(Stored items from a collection)
--- START ---

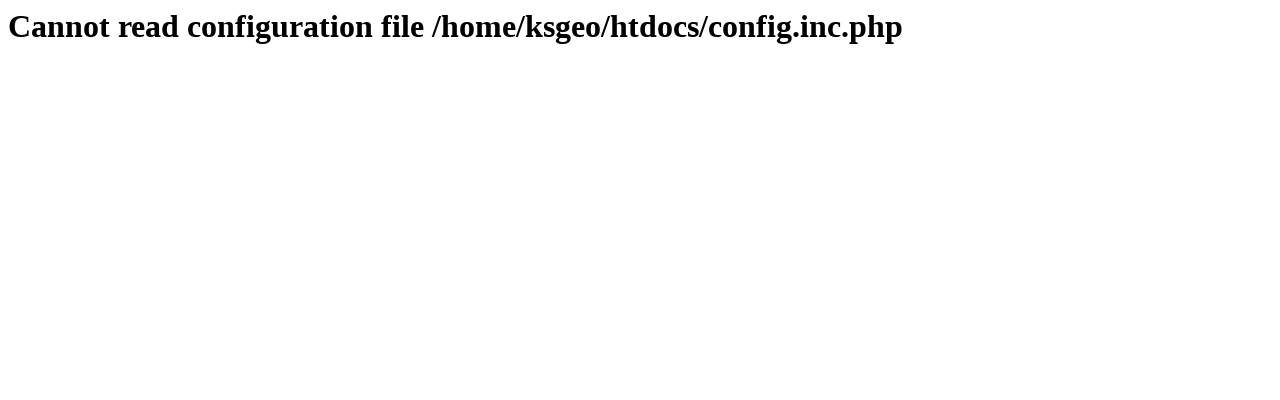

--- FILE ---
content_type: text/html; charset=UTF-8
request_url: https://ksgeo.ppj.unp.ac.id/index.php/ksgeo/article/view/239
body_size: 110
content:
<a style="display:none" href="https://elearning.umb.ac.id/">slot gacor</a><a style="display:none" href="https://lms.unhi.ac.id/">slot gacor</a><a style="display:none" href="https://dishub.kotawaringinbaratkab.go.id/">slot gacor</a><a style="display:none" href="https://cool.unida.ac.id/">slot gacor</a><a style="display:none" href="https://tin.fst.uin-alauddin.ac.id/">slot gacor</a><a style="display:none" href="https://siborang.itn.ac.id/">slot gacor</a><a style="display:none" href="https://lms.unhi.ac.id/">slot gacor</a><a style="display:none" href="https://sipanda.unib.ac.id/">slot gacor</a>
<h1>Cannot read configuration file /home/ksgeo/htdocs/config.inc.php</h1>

--- END ---
--- START ---

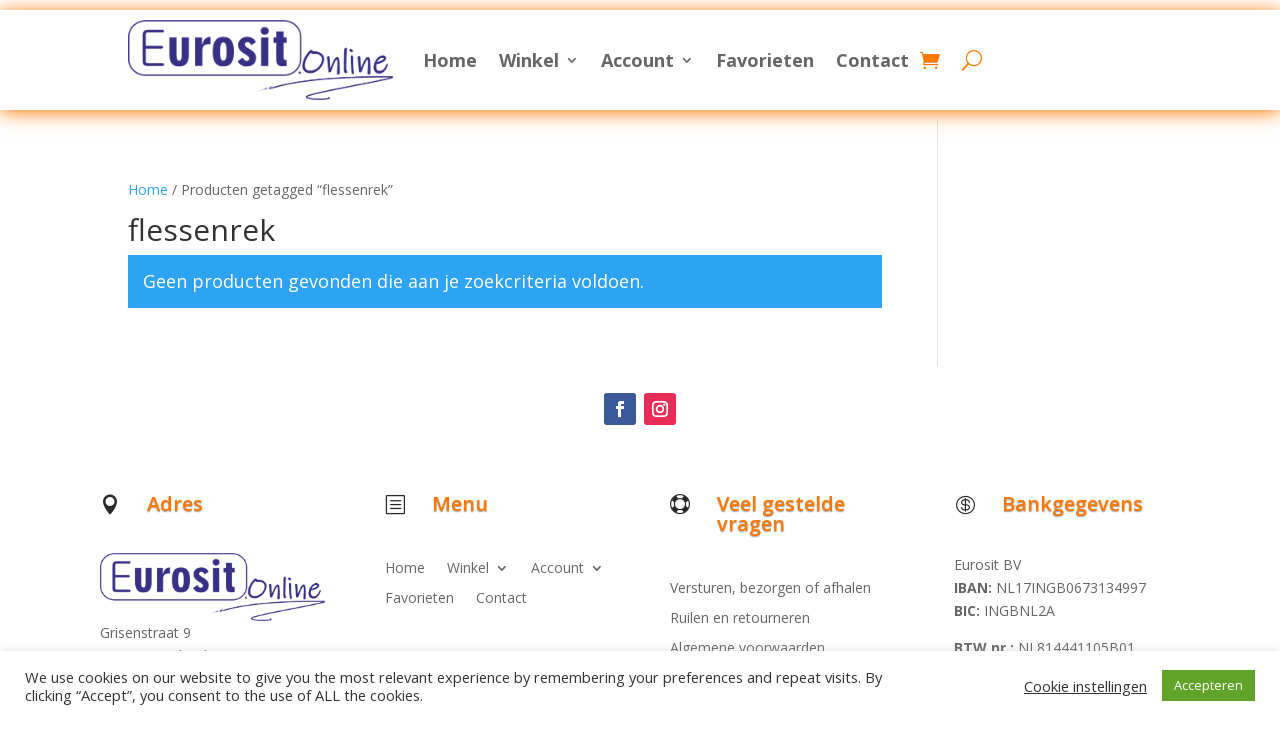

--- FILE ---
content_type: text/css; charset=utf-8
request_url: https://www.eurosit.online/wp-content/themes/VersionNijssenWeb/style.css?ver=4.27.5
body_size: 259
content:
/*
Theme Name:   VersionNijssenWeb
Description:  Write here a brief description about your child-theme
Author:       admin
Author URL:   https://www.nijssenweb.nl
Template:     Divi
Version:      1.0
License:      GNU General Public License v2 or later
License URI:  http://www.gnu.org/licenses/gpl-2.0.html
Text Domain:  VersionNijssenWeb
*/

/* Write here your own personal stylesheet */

--- END ---

WHAT THE TASK REQUIRES: Count how many lines above carry the word "ksgeo". Only the number is required.

SOLUTION FOR THIS TASK: 2